(Dataset content)
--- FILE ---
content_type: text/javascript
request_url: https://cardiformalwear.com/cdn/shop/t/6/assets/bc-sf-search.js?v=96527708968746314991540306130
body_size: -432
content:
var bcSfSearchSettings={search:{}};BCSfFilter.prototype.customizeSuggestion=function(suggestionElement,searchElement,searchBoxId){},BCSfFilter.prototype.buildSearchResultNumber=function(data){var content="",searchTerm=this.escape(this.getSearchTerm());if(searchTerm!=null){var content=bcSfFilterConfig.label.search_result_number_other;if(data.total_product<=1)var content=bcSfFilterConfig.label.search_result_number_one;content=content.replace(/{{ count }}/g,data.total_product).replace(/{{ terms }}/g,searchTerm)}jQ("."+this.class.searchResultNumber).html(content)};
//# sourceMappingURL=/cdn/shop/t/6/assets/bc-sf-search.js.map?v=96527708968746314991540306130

...

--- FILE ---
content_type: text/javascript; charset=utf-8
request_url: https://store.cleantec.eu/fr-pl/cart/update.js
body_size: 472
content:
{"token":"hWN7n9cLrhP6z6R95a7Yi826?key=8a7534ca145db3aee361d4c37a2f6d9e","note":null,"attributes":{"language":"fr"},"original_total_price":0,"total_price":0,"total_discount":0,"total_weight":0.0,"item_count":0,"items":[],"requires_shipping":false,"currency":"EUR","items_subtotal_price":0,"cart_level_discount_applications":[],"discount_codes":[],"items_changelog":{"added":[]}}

* * *

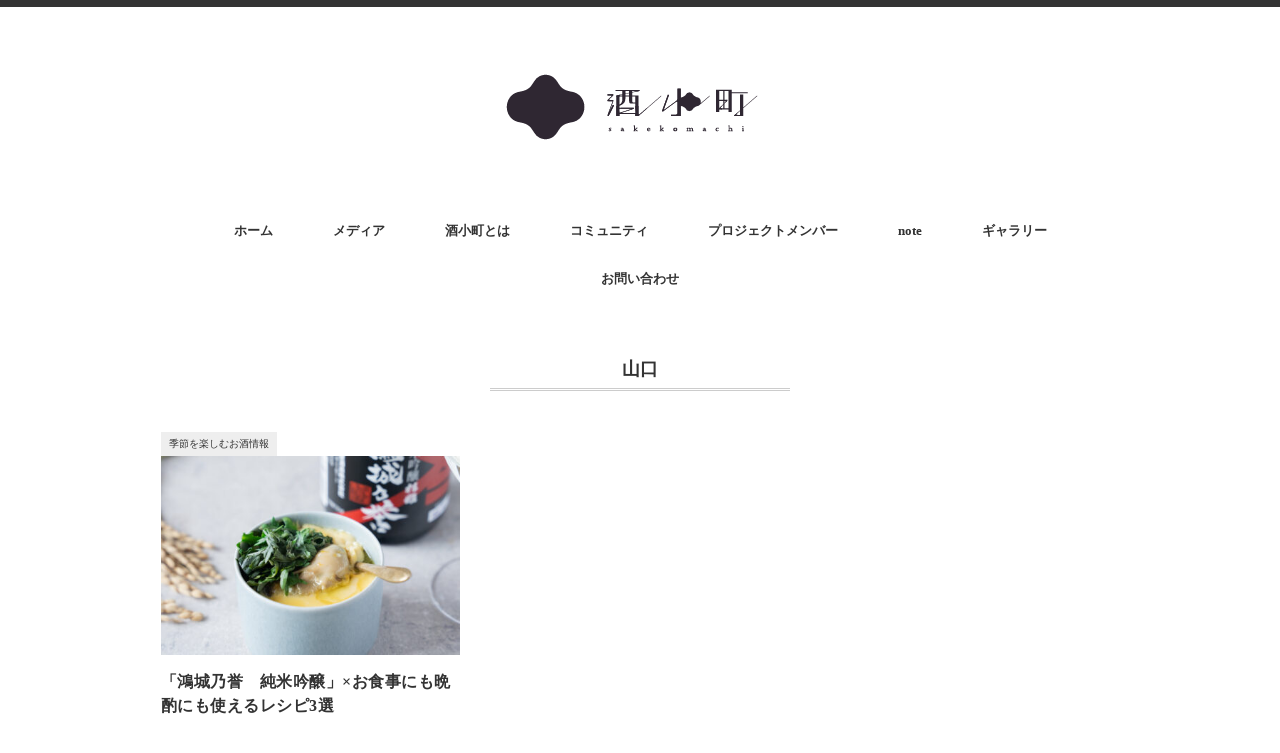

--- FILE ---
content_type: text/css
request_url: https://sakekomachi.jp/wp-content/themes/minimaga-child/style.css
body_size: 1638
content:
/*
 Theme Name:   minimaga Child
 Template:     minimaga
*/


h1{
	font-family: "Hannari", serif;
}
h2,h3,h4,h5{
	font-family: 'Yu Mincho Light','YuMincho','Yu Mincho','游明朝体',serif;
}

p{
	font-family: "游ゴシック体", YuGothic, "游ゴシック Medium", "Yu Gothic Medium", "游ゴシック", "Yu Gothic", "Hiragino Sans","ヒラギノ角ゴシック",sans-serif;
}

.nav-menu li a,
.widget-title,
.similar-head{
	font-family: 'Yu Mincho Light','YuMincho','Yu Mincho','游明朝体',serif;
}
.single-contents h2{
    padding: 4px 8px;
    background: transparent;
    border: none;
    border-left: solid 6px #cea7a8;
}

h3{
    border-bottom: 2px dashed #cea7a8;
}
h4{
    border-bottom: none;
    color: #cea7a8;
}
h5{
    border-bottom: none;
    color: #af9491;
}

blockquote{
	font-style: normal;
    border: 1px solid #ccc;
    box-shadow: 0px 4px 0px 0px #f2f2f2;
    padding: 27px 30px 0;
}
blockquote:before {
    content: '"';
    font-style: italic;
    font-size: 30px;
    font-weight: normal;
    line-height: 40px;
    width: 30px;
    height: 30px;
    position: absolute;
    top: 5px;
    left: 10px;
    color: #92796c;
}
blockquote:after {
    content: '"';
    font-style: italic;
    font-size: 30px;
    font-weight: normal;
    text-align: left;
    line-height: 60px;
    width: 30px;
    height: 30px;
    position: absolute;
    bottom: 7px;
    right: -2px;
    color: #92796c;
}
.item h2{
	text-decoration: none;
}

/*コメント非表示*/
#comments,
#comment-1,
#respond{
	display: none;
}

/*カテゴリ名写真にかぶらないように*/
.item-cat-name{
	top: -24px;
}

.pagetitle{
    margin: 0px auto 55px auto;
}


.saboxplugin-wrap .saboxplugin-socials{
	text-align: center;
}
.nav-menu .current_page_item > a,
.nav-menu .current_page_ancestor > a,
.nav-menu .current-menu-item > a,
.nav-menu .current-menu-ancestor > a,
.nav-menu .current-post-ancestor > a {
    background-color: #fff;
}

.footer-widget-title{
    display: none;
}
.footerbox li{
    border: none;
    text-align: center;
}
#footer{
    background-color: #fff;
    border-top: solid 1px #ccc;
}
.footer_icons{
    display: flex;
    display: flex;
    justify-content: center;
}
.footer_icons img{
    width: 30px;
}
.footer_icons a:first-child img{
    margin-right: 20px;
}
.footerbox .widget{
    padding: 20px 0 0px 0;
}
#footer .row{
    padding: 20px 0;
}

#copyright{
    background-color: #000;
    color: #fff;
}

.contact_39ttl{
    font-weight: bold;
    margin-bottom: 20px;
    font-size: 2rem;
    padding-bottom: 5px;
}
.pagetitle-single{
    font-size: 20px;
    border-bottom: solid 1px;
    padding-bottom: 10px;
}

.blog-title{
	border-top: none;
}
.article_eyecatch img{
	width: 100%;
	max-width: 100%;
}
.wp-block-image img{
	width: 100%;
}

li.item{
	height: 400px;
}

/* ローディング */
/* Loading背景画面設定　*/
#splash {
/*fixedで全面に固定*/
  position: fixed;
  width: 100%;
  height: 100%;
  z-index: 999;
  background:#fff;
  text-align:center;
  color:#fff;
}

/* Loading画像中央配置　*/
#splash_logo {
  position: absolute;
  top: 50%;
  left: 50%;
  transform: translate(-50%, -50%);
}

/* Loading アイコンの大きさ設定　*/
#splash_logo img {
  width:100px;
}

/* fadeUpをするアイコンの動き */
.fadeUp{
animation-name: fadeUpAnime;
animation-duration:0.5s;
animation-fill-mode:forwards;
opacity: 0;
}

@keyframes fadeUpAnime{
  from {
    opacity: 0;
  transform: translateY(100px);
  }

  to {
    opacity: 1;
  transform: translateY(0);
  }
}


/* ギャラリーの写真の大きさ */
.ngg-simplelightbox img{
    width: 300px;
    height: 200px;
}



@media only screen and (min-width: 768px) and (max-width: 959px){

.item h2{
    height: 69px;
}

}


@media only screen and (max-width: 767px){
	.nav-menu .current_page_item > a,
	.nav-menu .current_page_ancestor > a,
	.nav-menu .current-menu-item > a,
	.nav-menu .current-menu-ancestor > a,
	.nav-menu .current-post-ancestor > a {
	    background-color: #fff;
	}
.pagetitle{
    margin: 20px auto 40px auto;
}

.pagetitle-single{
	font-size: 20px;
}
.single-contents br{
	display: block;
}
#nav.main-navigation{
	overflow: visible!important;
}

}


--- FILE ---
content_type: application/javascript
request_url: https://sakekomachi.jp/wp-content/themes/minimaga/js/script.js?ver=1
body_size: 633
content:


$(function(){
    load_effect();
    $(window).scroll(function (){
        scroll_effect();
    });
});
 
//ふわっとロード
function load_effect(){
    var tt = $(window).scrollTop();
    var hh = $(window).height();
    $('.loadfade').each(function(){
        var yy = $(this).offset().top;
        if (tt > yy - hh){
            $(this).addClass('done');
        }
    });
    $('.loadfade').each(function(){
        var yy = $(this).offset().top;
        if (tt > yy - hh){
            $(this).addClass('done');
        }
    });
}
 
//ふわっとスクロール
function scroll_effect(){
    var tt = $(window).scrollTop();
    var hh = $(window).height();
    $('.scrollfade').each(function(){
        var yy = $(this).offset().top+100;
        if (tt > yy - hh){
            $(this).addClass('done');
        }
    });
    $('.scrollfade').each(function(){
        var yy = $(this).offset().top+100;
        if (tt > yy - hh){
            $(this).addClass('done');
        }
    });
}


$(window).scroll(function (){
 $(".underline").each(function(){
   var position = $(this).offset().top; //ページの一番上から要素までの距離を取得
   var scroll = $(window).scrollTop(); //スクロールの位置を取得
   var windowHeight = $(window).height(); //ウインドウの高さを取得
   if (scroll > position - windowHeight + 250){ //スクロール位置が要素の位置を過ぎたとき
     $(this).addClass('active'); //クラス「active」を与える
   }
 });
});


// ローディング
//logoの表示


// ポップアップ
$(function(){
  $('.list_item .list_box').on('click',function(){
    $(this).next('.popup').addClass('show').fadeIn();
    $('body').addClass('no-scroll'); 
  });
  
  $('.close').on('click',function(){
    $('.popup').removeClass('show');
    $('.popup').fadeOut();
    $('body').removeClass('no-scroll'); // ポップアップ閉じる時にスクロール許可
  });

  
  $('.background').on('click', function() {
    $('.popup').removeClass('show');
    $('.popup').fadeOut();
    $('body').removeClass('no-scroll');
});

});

(What is required) Copy every line where the word "left" is present in the entries above.

(Written solution)
    border-left: solid 6px #cea7a8;
    left: 10px;
    text-align: left;
  left: 50%;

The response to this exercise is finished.